Text:

╭──

Caïna’s career trajectory has taken them through many different aural climes. While for the most part the band, helmed by Andrew Curtis-Brignell, has centred on black metal and maintained it as a foundation, Caïna’s branches have grown into so many different gardens at this stage that keeping up with the presumably mad mind of Curtis-Brignell is a heavy task unto itself.
In 2011, they seemingly called it a day with Hands That Pluck, the Profound Lore-released, black metal swansong, which was an exhilarating piece of work and more than satisfying tombstone on a series of records that tested the listener from raw, caustic black metal to scents of a more post-BM variety.
This break-up, if it ever really was one to begin with, eventually turned into comeback brought us to 2013’s Litanies of Abjection; a stark departure from anything that bore the Caïna name before, venturing into a weird world of experimentalism and electronics, sometimes invoking Nick Cave, sometimes invoking harsh noise.
Caïna were back but they weren’t giving you a chance to get comfortable. The demo tape, Earth Inferno, returned to raw old school BM, much like the sounds heard on the band’s very early work. Some EPs and split followed but the endgame was always a new album, which brings us to the dawn of 2015 and Setter of Unseen Snares, an album that, whichever you look at it, is another confounding shift for the band.
Clocking in at just 33 minutes, Setter of Unseen Snares manages to squeeze a great deal of activity into its terse running time. Firstly, the intro track samples True Detective with Matthew McConaughey’s speech on human extinction. It’s a little hokey if truth be told but its aim is quite clear in setting a hopeless and misanthropic tone for this record. ‘I am the Flail of the Lord’, first track proper, which is similar for the rest of the record (save for the final outing), truly gets this record on the way.

╰──

Spatial grounding data
╭──

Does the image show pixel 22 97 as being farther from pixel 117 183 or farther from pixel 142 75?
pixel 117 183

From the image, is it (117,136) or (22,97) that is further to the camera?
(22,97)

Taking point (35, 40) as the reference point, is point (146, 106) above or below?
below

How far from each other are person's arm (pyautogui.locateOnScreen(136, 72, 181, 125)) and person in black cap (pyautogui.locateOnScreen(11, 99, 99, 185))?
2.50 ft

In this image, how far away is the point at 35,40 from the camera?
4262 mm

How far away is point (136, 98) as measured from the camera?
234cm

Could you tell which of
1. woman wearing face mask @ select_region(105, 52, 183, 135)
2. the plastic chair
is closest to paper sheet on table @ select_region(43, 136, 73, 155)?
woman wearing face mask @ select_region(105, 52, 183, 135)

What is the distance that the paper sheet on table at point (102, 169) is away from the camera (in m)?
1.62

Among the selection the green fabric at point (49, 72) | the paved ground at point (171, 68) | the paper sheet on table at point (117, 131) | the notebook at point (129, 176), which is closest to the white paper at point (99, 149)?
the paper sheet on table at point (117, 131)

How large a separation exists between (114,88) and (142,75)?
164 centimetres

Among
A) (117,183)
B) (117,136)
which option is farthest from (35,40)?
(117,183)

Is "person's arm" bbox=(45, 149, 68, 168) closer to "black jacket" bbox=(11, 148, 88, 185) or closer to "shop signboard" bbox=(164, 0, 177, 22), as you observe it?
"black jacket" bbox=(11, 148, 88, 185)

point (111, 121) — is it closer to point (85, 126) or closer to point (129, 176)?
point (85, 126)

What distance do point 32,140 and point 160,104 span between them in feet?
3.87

╰──

Things to do:
(a) Retype the Caïna review from "Caïna’s career trajectory" to "task unto itself.".
(b) Answer these questions from the Caïna review:
(i) Who helms the band?
(ii) Which label released Hands That Pluck?
(iii) How long does Setter of Unseen Snares run?
(c) Proceed with the review of Caïna's Setter of Unseen Snares, picking up after its last sentence.

Task results:
(a)
Caïna’s career trajectory has taken them through many different aural climes. While for the most part the band, helmed by Andrew Curtis-Brignell, has centred on black metal and maintained it as a foundation, Caïna’s branches have grown into so many different gardens at this stage that keeping up with the presumably mad mind of Curtis-Brignell is a heavy task unto itself.

(b)
(i) Andrew Curtis-Brignell
(ii) Profound Lore
(iii) 33 minutes

(c)
Each of these four two-to-five minute barrages easily pack a punch and see flourishes of punky death metal infect its black metal body. Specifically there’s a USBM to be heard in the riffing with of touches older Nachtmystium and Krieg at play here. Never ones to rest on one formula though, Caïna throw a fresh curve ball with Setter of Unseen Snares’ curtain call, the 15 minute ‘Orphan’.
It’s almost clichéd to refer to a final track as a breathtaking piece of work as that is generally what a final song should be – the final salvo, a crescendo and climax. That’s exactly what ‘Orphan’ is. Happily ditching its coarse BM vocals for a moment, ‘Orphan’ begins with slow lethargic riffs and towering clean vocals, almost reminiscent of traditional doom bands in their grandiose scope, all the while the distressing atmosphere maintains a distinctly sorrowful vibe.
Scratching and crawling in ambition, we’re soon returned to hail of blastbeats and vitriolic vocals, peppered with an eerie sense of melody, which invokes the spirits of early Altar of Plagues. ‘Orphan’ is, and we’re returning to this adjective, an exhilarating trek that shows Curtis-Brignell has many more strings left to his bow.
The album’s shorter tracks are impressive in themselves and make up the one half of the album but they are dwarfed by its closer a great deal, though it is certainly not a one song album. It does however feel like Caïna are closing one door to open another.